Commodities have been in and out of the investment spotlight for the last year. I think they are back in for loose money looking for somewhere to live.
But the broad strength of commodity prices may also reflect the appeal of the sector as an “alternative asset”, along with hedge funds and private equity. Ever since the dotcom bubble burst, investors have been keen to diversify away from their traditional focus on equities and government bonds. That has led to the launch of a whole series of exchange-traded funds based on commodities, which have made the asset class accessible for a much wider range of investors; the latest example, from Barclays Global Investors, is a fund based on timber prices. And Wall Street has been gearing up to meet demand; a survey by Options Group, a recruitment consultant, found that the hiring rate of commodity traders is up 33% on last year.

The recent credit crunch may have given commodities a further lift. Speculative money that had been flowing into high-yield bonds and structured credit is now looking for a new home. Some commodities, particularly gold, are also seen as a hedge against a declining dollar.

Robin Bhar, a metals strategist at UBS, says investors seem to feel they have an each-way bet on commodity prices. Either global economic growth is strong and supply remains tight, or the world slips into stagflation, as it did in the 1970s. In either case, commodities should perform well. [More]

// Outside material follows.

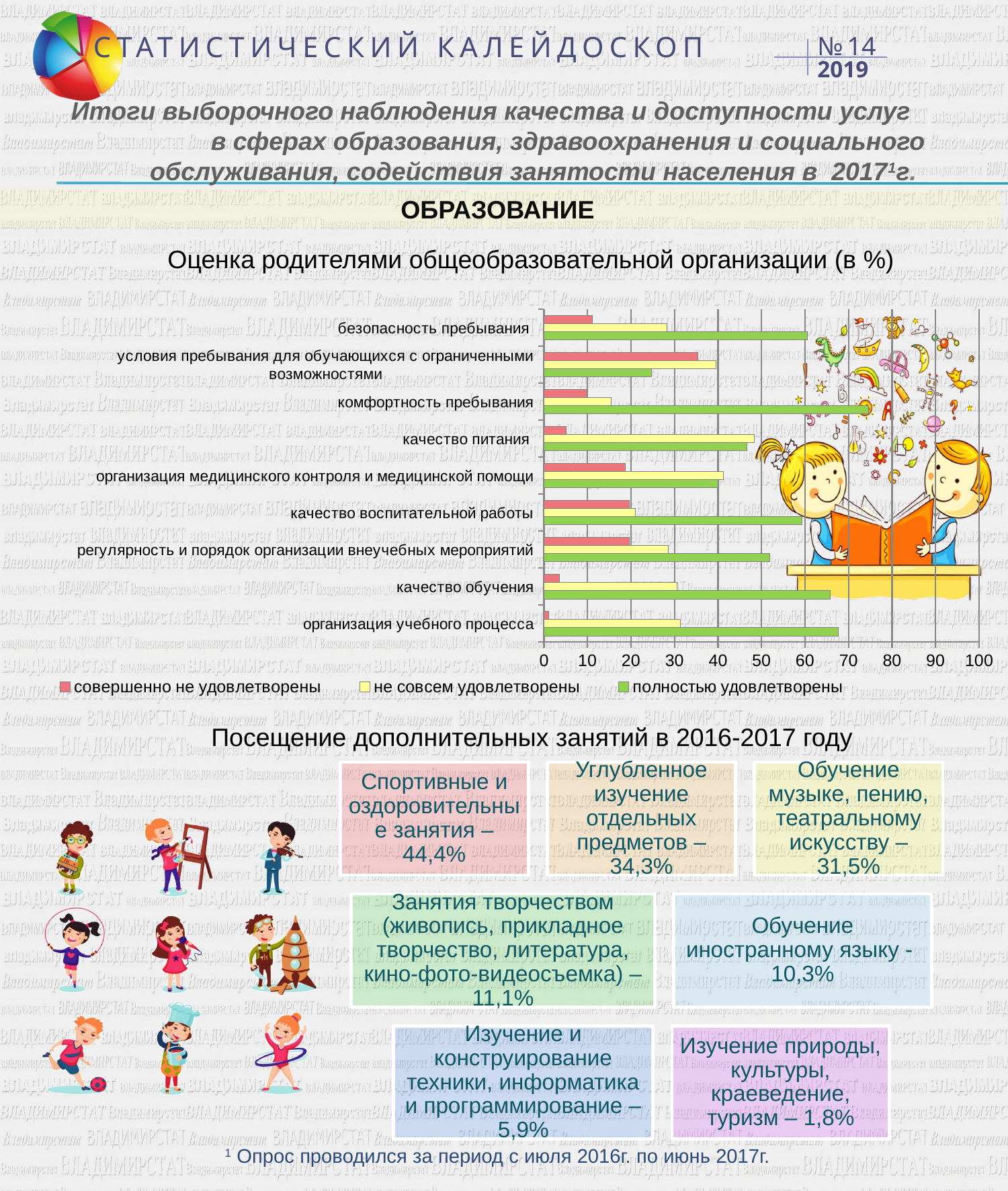
What colour represents 'полностью удовлетворены' in the chart legend? green Is the value for 'полностью удовлетворены' in 'условия пребывания для обучающихся с ограниченными возможностями' greater or less than 30? less For 'безопасность пребывания', which is larger: 'не совсем удовлетворены' or 'полностью удовлетворены'? полностью удовлетворены Which category has the highest value for 'совершенно не удовлетворены'? условия пребывания для обучающихся с ограниченными возможностями Is the value for 'полностью удовлетворены' in 'комфортность пребывания' greater or less than 60? greater What kind of chart is used for 'Оценка родителями общеобразовательной организации (в %)'? bar chart Which category has the lowest value for 'совершенно не удовлетворены'? организация учебного процесса Which category has the highest value for 'полностью удовлетворены'? комфортность пребывания How many series does the legend of the chart list? 3 Is the value for 'не совсем удовлетворены' in 'качество обучения' greater or less than 40? less How many categories are shown on the chart's vertical axis? 9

This interest in commodities carries over to farm real estate as well, I think. I have long believed (mostly to justify my own decisions) that land is superior investment. All it takes is a few of the very wealthy to agree with me to support what seem to be astronomical prices for dirt.

What many of us have trouble wrapping our mind around is how much wealth there is in the world, and the very real problem of what to do with it. The real world and real stuff like commodities and land contrast well to the abstract and barely comprehensible investment competition like derivatives or (shudder) CDO's.